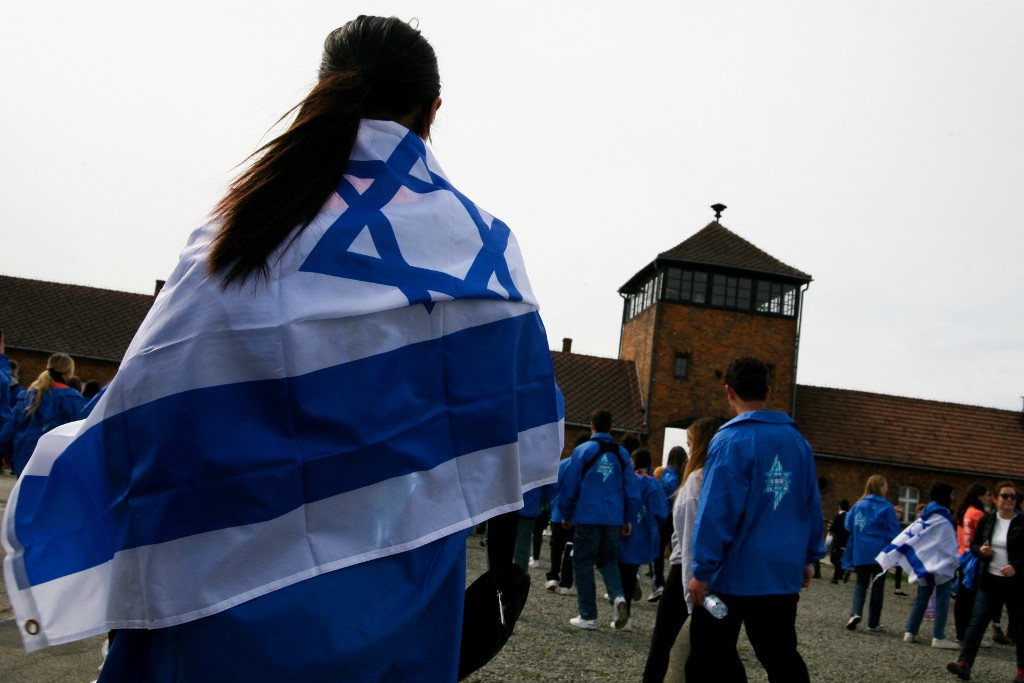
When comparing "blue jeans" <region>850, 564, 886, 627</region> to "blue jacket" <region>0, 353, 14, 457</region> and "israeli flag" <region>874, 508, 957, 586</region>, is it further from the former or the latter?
"blue jacket" <region>0, 353, 14, 457</region>

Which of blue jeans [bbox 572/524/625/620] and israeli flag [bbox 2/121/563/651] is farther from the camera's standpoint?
blue jeans [bbox 572/524/625/620]

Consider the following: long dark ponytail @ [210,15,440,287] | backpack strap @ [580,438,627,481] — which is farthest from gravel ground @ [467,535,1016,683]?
long dark ponytail @ [210,15,440,287]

WHAT YOU SHOULD DO:
Convert the items into a two-column CSV. Begin with the line containing "Which of blue" and continue through the end of the items. Use the columns input and output, with one row per item, and place each item's text and its answer in separate quoted fields, with line breaks replaced by spaces.

SOLUTION TO THIS TASK:
input,output
"Which of blue jeans [bbox 572/524/625/620] and israeli flag [bbox 2/121/563/651] is farther from the camera's standpoint?","blue jeans [bbox 572/524/625/620]"
"Consider the following: long dark ponytail @ [210,15,440,287] | backpack strap @ [580,438,627,481] — which is farthest from gravel ground @ [467,535,1016,683]?","long dark ponytail @ [210,15,440,287]"